The indigenous game that was practiced for millennia has been revived in Mexico and is now slowly making its way onto this side of the border. Marco Antonio Chavez, National Representative of AJUPEME USA, already formed a team in Las Vegas — where he lives. Another team was founded in Salt Lake City, Utah.

All states in Mexico now have teams and tournaments and the goal is to hold the First International AJUPEME Tournament in the City of San Fernando in October, 2020.

 How the game is played

The original version of the game is played in an enclosed ballcourt with five members of each team playing at a time (there is a total of seven players per game) try to bounce the Ulama rubber ball –  that weighs about six pounds – into a tall hoop.

There are no such quarters in the US, so the version to be played here is one where the goal is to get the ball beyond the opposite team so they can’t return it.

Players have to meet the ball with their hips and often find themselves needing to move up and down from the ground.
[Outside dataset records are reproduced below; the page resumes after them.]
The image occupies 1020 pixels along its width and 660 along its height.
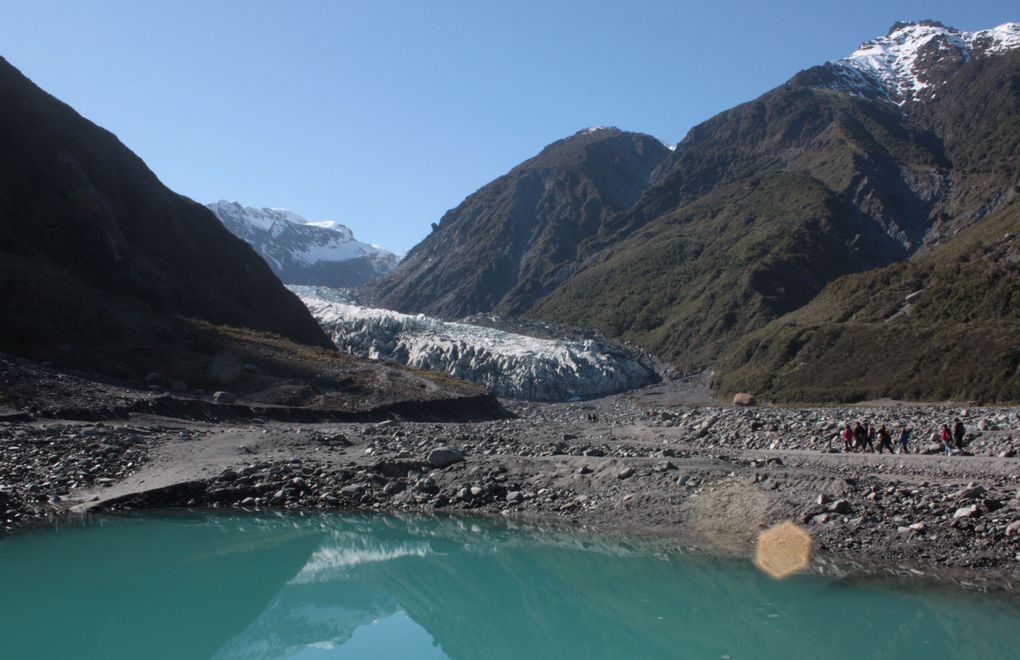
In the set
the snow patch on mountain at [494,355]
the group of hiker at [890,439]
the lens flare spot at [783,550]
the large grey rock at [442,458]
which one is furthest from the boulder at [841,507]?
the snow patch on mountain at [494,355]

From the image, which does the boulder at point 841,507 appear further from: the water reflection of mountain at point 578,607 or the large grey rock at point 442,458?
the large grey rock at point 442,458

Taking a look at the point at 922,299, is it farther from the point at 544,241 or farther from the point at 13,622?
the point at 544,241

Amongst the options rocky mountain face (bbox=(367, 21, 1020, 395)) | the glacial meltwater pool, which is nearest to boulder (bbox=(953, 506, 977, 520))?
the glacial meltwater pool

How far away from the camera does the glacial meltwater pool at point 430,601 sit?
11.4m

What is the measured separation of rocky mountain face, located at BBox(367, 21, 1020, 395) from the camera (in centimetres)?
11331

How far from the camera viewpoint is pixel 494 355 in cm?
8744

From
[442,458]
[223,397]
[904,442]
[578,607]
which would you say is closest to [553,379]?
[223,397]

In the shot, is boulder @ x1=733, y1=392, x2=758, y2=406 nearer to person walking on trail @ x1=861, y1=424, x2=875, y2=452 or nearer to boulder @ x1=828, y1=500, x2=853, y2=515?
person walking on trail @ x1=861, y1=424, x2=875, y2=452

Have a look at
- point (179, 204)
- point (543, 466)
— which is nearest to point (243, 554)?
point (543, 466)

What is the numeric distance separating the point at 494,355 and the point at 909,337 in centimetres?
4415

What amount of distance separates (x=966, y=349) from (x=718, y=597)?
45.1 meters

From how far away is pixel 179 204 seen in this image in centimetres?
6594

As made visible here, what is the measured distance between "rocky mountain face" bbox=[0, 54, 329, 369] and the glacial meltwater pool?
24.6 m

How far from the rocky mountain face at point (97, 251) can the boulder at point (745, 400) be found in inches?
1389
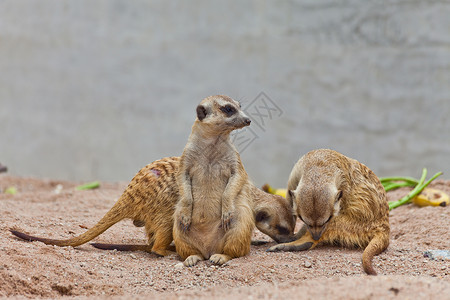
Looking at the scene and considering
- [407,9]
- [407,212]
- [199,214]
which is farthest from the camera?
[407,9]

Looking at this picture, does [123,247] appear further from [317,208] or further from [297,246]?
[317,208]

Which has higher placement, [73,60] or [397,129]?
[73,60]

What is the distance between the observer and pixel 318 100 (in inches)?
247

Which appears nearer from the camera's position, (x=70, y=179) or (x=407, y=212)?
(x=407, y=212)

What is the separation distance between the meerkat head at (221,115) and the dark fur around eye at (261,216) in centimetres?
59

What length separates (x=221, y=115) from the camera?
2734 mm

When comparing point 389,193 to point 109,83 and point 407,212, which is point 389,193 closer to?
point 407,212

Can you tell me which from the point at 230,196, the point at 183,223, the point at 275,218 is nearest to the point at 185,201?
the point at 183,223

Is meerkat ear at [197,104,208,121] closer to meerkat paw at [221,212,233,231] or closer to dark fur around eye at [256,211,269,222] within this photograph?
meerkat paw at [221,212,233,231]

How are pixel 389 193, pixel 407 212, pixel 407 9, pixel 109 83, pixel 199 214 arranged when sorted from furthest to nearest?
pixel 109 83 < pixel 407 9 < pixel 389 193 < pixel 407 212 < pixel 199 214

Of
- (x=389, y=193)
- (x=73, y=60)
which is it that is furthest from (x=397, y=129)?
(x=73, y=60)

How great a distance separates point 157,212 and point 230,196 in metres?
0.43

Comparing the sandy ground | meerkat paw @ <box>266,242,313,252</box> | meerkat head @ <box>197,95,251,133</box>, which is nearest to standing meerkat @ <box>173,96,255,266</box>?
meerkat head @ <box>197,95,251,133</box>

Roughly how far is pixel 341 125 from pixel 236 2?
1926 mm
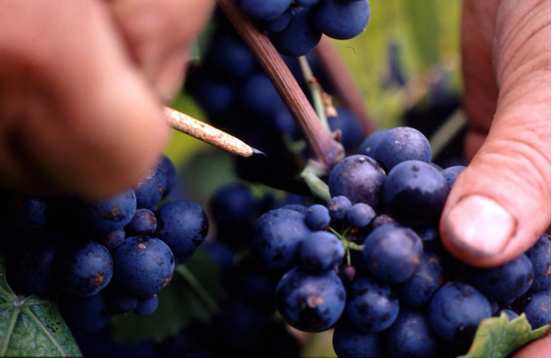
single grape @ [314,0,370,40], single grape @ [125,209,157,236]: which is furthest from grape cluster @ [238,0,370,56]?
single grape @ [125,209,157,236]

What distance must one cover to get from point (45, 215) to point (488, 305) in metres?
0.40

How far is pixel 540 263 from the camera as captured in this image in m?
0.64

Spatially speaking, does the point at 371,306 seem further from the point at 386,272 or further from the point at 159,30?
the point at 159,30

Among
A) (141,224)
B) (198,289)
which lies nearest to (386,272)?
(141,224)

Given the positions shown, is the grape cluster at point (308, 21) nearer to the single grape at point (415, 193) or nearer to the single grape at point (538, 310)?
the single grape at point (415, 193)

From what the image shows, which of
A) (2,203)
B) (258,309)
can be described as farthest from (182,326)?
(2,203)

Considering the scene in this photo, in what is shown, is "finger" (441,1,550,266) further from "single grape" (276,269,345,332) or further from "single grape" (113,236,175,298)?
"single grape" (113,236,175,298)

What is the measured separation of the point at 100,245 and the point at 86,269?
30 mm

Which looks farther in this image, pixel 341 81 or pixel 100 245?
pixel 341 81

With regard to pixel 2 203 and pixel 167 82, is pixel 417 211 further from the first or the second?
pixel 2 203

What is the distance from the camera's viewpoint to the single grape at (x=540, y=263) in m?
0.64

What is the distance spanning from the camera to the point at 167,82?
46 centimetres

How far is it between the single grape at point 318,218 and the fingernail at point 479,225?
0.10m

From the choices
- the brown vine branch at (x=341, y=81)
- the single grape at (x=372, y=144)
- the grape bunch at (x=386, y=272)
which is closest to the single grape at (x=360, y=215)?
the grape bunch at (x=386, y=272)
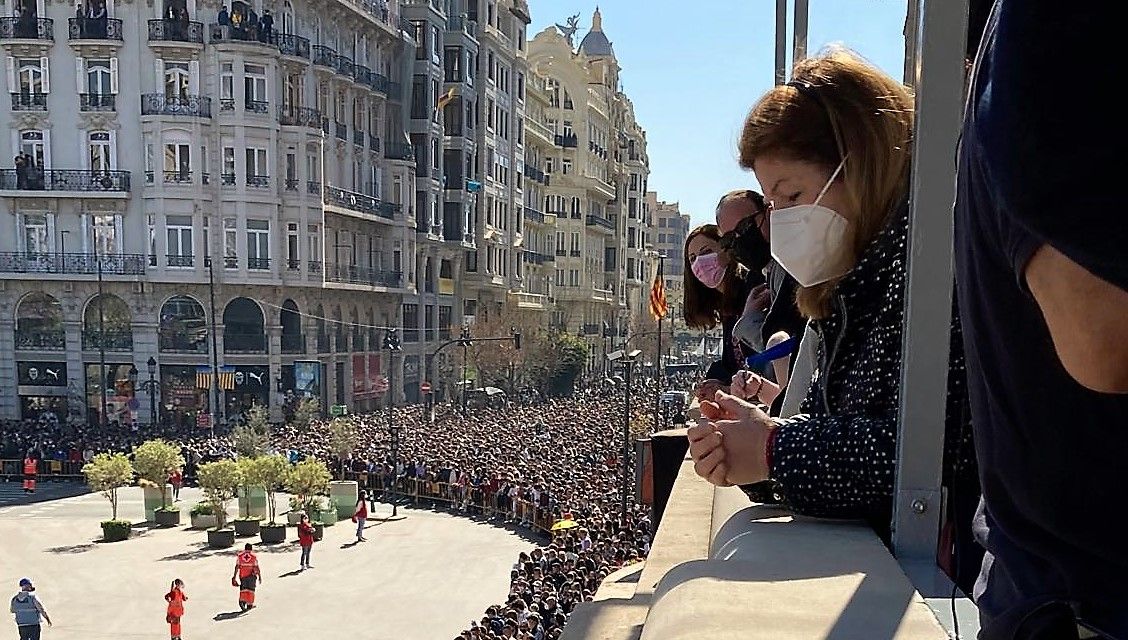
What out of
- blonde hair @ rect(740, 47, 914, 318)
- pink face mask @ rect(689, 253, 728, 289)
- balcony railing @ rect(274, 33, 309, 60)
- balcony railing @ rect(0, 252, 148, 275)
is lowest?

It’s difficult, say those who practice it.

“It requires a lot of physical prowess,” said Chavez, who was in San Fernando last week to announce Herrera as delegate and who provided a demonstration of how the game is played along with Alejandro Carlos Cardenas Estrada, from Mexicali, Baja California, who is also trying to build a team there.

The game is split between two 20-minute halves with a 10-minute break in the middle.

And yes, Chavez confirms the ball — made with rubber from an Arbol de Castilla tree and sulfur (which leaves an overpowering odor and that’s why it can’t be used for two to three months) — is very heavy and leaves a mark.

“At first you do get big bruises but then they disappear,” said Chavez, who admitted that after one of the first practices he had to go to the hospital because he feared he had broken a rib.

Members of the teams wear a “fajado” or “calzonera,” outfits that symbolize the uterus, the ovum and the birth in honor of Mother Earth.

 “You have to get used to the hits”

And women are actively taking part in the development of the sport in the City of San Fernando.

One of them is 37-year-old Veronica Leon, an Aztec dancer.

“It’s difficult,” Leon said. “The movement is very hard. You have to get used to the hits.”

A native of Michoacan, Mexico, Leon says it’s important to keep the game alive for the next generations.

“It’s our history, out tradition. We have to keep it alive and for (the kids) to know where they come from.”

Julian Venegas, Director of Recreation and Community Services for the City of San Fernando, the first in the country to recognize this game, said the decision is meant to send a message of inclusion in the City.

“San Fernando is a traditional city that receives a lot of people from other places who might be at a loss in a new country. We want to let them know they’re welcomed and valued members of our society and our community,” Venegas said.

Herrera added bringing this game to California is a cultural exchange that “recognizes we have a native ancestry, reinforce other people who feel stuck in between, ni de aqui ni de alla (not from here nor from over there),” and that it “empowers youth about their heritage.”